To investigate variations in accessibility, continuity of care, and coordination of services as experienced by patients in Quebec on the eve of major reforms, and to provide baseline information against which reforms could be measured.
Multilevel cross-sectional survey of practice.
One hundred primary health care settings were randomly selected in urban, suburban, rural, and remote locations in 5 health regions in Quebec.
In each clinic, we chose up to 4 physicians and 20 consecutive patients consulting each physician.
MAIN OUTCOME MEASURES
Patients’ responses to a self-administered questionnaire, the Primary Care Assessment Tool, that assessed patient-provider affiliation, accessibility, relational continuity, coordination of primary and specialty care, and whether patients received health promotion and preventive services.
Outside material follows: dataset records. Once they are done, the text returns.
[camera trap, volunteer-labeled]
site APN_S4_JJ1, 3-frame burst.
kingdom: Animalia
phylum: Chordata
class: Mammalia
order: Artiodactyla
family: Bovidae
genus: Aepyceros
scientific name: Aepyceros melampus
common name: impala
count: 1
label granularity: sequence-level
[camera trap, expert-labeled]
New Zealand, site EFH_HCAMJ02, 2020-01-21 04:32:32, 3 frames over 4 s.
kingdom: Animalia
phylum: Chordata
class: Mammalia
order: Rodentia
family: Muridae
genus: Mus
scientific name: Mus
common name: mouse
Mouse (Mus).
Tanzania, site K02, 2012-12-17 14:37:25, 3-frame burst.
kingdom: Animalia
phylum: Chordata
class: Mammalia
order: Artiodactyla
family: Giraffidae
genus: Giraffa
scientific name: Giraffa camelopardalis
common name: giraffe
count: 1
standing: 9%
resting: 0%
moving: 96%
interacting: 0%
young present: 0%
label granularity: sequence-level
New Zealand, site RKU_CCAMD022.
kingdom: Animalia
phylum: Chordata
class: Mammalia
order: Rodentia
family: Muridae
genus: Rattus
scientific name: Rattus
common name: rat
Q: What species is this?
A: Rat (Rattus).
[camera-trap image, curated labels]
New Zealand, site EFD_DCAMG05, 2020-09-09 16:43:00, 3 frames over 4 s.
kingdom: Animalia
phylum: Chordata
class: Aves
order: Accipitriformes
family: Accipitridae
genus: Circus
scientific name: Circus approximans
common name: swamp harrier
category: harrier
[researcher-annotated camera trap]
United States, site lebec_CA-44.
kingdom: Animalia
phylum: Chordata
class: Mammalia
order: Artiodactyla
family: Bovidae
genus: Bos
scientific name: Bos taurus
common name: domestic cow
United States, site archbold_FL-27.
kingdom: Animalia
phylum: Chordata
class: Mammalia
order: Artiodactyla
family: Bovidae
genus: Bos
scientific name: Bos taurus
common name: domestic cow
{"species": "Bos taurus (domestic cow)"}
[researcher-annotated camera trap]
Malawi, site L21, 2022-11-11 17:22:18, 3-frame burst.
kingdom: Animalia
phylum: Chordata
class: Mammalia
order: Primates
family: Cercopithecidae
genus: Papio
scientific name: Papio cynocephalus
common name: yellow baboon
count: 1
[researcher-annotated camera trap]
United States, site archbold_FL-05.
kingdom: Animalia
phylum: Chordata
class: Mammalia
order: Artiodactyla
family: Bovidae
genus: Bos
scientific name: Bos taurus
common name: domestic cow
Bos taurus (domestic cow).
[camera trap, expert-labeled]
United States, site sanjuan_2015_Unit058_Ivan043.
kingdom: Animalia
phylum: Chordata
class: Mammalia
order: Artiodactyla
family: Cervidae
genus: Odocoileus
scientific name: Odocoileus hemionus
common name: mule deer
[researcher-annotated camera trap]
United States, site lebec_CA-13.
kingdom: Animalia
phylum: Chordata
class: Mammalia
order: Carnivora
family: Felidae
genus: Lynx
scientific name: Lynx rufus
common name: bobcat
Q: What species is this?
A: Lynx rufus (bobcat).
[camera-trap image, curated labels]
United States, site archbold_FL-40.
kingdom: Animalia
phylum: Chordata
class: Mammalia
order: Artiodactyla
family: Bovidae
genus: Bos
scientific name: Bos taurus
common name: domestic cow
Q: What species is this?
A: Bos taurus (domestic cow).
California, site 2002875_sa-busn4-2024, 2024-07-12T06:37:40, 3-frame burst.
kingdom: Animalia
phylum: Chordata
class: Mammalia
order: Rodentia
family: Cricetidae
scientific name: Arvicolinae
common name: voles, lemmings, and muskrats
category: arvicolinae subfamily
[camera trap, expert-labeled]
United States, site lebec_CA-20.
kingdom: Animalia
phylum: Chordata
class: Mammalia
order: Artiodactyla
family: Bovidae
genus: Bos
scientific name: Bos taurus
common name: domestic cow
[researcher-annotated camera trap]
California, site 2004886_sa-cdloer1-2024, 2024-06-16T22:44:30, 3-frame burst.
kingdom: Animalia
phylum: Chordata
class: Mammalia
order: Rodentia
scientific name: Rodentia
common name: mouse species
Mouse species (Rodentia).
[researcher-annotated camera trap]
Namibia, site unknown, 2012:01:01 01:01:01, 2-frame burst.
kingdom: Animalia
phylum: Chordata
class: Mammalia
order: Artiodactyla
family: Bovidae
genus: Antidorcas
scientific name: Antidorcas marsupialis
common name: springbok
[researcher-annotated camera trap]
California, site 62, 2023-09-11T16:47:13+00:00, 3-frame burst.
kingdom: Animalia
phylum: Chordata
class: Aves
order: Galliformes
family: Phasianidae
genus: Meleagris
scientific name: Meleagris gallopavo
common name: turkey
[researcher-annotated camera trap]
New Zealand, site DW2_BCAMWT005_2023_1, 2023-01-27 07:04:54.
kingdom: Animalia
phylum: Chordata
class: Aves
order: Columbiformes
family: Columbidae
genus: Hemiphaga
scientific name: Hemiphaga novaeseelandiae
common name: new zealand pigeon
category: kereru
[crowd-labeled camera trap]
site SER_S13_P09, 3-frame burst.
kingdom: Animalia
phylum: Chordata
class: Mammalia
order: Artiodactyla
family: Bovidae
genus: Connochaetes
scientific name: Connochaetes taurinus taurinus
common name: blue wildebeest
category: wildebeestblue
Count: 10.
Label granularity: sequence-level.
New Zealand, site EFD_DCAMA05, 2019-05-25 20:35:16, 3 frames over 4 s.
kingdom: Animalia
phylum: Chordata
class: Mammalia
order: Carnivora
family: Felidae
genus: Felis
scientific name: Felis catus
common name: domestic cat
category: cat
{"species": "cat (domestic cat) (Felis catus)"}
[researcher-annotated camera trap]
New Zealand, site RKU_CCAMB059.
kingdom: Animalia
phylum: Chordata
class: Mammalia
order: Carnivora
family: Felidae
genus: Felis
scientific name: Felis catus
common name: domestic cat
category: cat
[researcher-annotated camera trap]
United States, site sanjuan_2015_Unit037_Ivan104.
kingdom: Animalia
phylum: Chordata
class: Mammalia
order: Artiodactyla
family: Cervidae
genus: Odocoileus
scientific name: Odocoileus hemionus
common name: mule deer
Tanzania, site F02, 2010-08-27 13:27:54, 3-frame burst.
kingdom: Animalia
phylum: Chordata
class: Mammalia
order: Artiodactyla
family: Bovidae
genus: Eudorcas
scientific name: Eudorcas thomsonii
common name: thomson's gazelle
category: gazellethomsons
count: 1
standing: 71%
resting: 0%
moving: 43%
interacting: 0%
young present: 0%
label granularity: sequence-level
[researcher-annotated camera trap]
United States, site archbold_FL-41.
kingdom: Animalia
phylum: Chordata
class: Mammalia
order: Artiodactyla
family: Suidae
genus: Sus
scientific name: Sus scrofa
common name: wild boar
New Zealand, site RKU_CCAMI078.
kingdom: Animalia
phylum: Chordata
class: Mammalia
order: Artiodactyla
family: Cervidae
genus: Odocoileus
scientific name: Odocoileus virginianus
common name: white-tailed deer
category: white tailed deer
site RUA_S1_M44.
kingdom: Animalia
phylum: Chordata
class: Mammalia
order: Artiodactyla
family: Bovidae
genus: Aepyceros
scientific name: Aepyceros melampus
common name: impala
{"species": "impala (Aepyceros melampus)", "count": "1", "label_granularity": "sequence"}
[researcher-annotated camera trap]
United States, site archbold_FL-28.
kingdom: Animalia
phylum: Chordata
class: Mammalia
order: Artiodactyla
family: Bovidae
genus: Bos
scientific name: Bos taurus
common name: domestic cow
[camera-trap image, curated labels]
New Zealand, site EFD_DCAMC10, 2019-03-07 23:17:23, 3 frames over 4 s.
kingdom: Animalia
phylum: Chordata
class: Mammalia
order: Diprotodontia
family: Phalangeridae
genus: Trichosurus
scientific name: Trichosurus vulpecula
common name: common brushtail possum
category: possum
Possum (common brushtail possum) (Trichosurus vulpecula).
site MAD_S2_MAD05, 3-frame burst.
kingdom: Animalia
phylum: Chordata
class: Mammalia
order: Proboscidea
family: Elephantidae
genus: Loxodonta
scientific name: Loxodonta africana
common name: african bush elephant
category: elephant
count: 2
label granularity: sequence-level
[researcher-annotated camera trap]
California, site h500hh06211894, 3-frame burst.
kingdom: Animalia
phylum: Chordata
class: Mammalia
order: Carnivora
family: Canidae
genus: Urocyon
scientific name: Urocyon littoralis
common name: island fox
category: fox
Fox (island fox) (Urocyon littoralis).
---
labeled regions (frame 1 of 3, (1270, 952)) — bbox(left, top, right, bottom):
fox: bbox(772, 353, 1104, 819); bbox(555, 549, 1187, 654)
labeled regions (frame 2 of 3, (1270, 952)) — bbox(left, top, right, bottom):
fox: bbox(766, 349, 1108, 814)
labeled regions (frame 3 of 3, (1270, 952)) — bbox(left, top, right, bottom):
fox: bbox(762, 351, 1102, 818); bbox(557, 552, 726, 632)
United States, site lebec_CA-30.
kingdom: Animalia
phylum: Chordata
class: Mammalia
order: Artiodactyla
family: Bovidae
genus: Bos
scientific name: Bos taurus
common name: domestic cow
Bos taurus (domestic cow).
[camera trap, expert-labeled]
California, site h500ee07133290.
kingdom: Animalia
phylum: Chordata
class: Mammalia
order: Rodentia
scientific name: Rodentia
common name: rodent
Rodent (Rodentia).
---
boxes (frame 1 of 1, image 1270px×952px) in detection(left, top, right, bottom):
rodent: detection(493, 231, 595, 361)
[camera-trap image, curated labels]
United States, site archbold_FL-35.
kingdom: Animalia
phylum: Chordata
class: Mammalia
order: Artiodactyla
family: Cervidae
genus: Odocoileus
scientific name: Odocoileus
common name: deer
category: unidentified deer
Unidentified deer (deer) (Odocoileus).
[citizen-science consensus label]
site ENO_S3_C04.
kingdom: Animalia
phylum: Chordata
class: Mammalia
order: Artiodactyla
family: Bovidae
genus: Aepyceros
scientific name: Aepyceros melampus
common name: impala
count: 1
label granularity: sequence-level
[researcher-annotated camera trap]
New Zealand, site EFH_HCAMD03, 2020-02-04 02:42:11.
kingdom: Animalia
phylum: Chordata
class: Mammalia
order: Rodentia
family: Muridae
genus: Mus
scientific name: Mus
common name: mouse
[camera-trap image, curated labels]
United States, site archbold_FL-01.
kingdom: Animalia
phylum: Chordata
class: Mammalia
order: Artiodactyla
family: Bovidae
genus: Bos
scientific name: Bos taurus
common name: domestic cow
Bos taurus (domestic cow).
A total of 3441 patients participated (87% acceptance rate) in 100 clinics (64% response rate). Timely access was difficult; only 10% expressed confidence they could be seen by their regular doctors within a day if they became suddenly ill. Average waiting time for a doctor’s appointment was 24 days. Coordination of care with specialists was at minimally acceptable levels. Patients with family physicians recalled them addressing only 56% of the health promotion and preventive issues appropriate for their age and sex, and patients without family physicians recalled physicians addressing substantially fewer (38%). Most patients reported they were highly confident that their physicians knew them well and would manage their care beyond clinical encounters (relational continuity). The exception was the 16% of patients overall who did not have family physicians (34% of patients at walk-in clinics).
This survey highlights serious problems with accessibility. Improvement is needed urgently to avoid deterioration of patients’ confidence in the healthsystem even though patients rate their relationships with their physician highly. Health promotion, preventive services, and coordination with specialists also needed to be improved, and careful thought must be given to the plight of those without family physicians.